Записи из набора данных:
^^^^^^^^^^^^^^^^

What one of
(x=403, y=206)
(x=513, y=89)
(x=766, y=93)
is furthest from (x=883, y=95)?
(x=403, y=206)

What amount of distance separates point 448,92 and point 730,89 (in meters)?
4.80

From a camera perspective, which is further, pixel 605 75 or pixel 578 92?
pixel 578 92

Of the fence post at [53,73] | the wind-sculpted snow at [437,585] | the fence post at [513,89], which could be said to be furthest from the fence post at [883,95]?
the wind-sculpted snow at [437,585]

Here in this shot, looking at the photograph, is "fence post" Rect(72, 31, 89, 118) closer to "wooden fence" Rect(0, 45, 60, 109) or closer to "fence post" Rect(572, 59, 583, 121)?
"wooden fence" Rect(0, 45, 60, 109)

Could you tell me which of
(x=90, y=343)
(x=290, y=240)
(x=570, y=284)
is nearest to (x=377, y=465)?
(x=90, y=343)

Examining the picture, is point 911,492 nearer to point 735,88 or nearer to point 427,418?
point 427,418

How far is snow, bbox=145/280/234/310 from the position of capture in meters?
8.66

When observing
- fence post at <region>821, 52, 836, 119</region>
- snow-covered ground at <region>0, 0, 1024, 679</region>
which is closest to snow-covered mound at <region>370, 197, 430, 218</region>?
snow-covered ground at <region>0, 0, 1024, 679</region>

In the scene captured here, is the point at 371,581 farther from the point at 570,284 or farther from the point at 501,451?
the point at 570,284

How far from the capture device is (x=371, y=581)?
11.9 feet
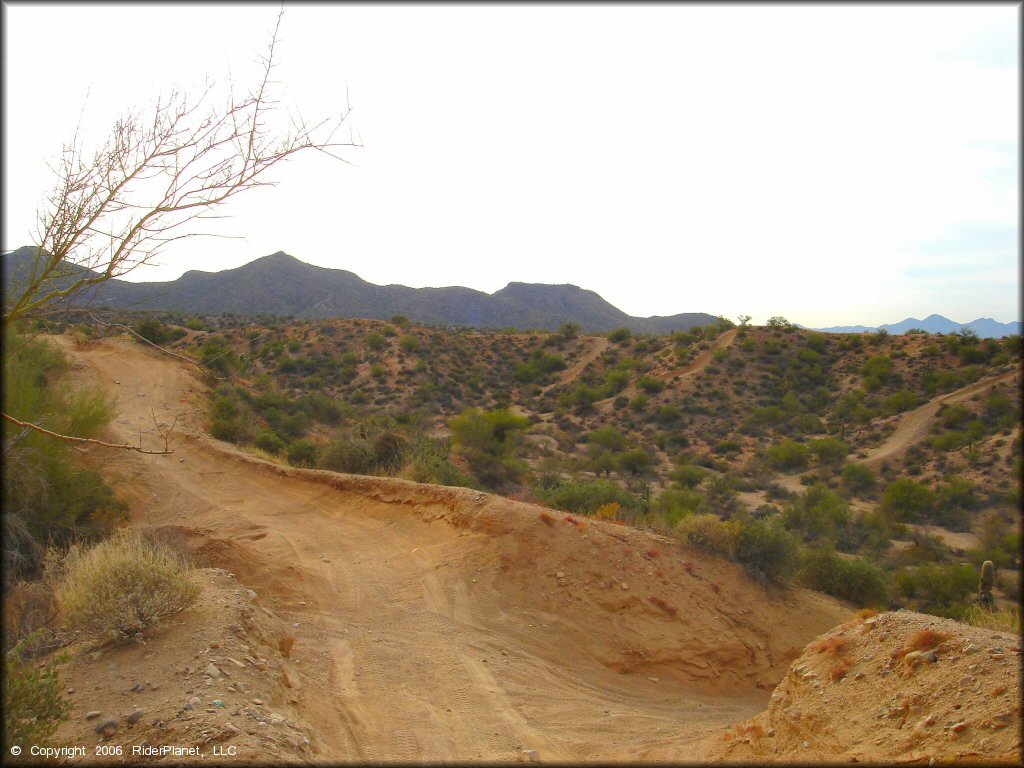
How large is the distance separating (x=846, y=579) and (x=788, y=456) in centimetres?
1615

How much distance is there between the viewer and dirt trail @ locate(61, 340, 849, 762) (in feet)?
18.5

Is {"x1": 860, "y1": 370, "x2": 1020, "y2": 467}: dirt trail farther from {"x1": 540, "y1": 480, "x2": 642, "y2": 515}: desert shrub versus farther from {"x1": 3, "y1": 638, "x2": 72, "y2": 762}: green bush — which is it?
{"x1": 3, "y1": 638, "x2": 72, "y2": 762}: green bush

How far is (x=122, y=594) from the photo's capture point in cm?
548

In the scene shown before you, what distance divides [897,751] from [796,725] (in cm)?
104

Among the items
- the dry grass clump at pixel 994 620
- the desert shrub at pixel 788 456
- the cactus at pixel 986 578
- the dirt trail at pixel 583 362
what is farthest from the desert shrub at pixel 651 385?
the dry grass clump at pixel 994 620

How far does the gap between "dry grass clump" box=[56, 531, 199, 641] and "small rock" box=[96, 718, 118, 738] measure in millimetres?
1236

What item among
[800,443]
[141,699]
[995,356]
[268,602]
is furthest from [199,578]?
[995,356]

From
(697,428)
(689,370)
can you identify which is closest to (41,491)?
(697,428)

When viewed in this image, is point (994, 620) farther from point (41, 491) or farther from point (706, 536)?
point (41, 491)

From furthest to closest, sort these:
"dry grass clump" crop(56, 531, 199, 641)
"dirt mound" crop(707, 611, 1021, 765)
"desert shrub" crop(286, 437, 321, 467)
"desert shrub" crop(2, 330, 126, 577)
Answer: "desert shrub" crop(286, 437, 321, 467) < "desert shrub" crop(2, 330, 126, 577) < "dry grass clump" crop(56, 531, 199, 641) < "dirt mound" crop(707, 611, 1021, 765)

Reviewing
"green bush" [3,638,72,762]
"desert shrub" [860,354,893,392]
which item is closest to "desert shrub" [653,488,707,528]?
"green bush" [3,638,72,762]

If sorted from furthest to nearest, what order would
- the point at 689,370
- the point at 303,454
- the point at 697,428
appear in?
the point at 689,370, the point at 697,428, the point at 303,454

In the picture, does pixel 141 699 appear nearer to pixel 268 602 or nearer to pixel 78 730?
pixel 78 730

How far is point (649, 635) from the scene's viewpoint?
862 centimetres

^^^^^^^^^^^^^^^^

Цель задания.
Повторите все пункты выше слово в слово, только картинки в ответ не включайте.

Результат.
What one of
(x=403, y=206)
(x=513, y=89)
(x=766, y=93)
is furthest from (x=883, y=95)?
(x=403, y=206)

What amount of distance separates point 448,92 and point 730,89 (in meters)?
4.80

From a camera perspective, which is further, pixel 605 75 or pixel 578 92?
pixel 578 92

Of the fence post at [53,73] | the wind-sculpted snow at [437,585] | the fence post at [513,89], which could be said to be furthest from the fence post at [883,95]?
the wind-sculpted snow at [437,585]

Here in this shot, looking at the photograph, is "fence post" Rect(72, 31, 89, 118) closer to "wooden fence" Rect(0, 45, 60, 109) or closer to "fence post" Rect(572, 59, 583, 121)?
"wooden fence" Rect(0, 45, 60, 109)

Could you tell me which of
(x=90, y=343)
(x=290, y=240)
(x=570, y=284)
is nearest to (x=377, y=465)?
(x=90, y=343)

Examining the picture, is point 911,492 nearer to point 735,88 or nearer to point 427,418?
point 427,418

How far is snow, bbox=145/280/234/310 from the position of capture in meters?
8.66

When observing
- fence post at <region>821, 52, 836, 119</region>
- snow-covered ground at <region>0, 0, 1024, 679</region>
which is closest to snow-covered mound at <region>370, 197, 430, 218</region>?
snow-covered ground at <region>0, 0, 1024, 679</region>

In the scene captured here, is the point at 371,581 farther from the point at 570,284 or farther from the point at 501,451?
the point at 570,284

How far from the capture device is (x=371, y=581)?
11.9 feet
How large is the distance separating (x=846, y=579) and (x=788, y=456) in centimetres?
1615

How much distance is there between the viewer and dirt trail @ locate(61, 340, 849, 762) (in feet)?
18.5

Is {"x1": 860, "y1": 370, "x2": 1020, "y2": 467}: dirt trail farther from {"x1": 540, "y1": 480, "x2": 642, "y2": 515}: desert shrub versus farther from {"x1": 3, "y1": 638, "x2": 72, "y2": 762}: green bush — which is it?
{"x1": 3, "y1": 638, "x2": 72, "y2": 762}: green bush

How far is (x=122, y=594) from the photo's capture point in cm?
548

In the scene shown before you, what distance divides [897,751] from [796,725] (in cm)?
104

Among the items
- the dry grass clump at pixel 994 620
- the desert shrub at pixel 788 456
- the cactus at pixel 986 578
- the dirt trail at pixel 583 362
what is farthest from the desert shrub at pixel 651 385?
the dry grass clump at pixel 994 620

How far does the gap between "dry grass clump" box=[56, 531, 199, 641] and "small rock" box=[96, 718, 118, 738] measure in millimetres?
1236

What item among
[800,443]
[141,699]
[995,356]
[268,602]
is furthest from [199,578]?
[995,356]

From
(697,428)
(689,370)
can you identify which is closest to (41,491)?
(697,428)

When viewed in this image, is point (994, 620) farther from point (41, 491) or farther from point (706, 536)?
point (41, 491)

From furthest to closest, sort these:
"dry grass clump" crop(56, 531, 199, 641)
"dirt mound" crop(707, 611, 1021, 765)
"desert shrub" crop(286, 437, 321, 467)
"desert shrub" crop(2, 330, 126, 577)
Answer: "desert shrub" crop(286, 437, 321, 467) < "desert shrub" crop(2, 330, 126, 577) < "dry grass clump" crop(56, 531, 199, 641) < "dirt mound" crop(707, 611, 1021, 765)

Reviewing
"green bush" [3,638,72,762]
"desert shrub" [860,354,893,392]
which item is closest to "desert shrub" [653,488,707,528]?
"green bush" [3,638,72,762]

If sorted from furthest to nearest, what order would
- the point at 689,370
- the point at 303,454
- the point at 697,428
appear in?
the point at 689,370, the point at 697,428, the point at 303,454

In the picture, does pixel 141 699 appear nearer to pixel 268 602 or nearer to pixel 78 730?
pixel 78 730

How far is point (649, 635) from the scene's viewpoint?
862 centimetres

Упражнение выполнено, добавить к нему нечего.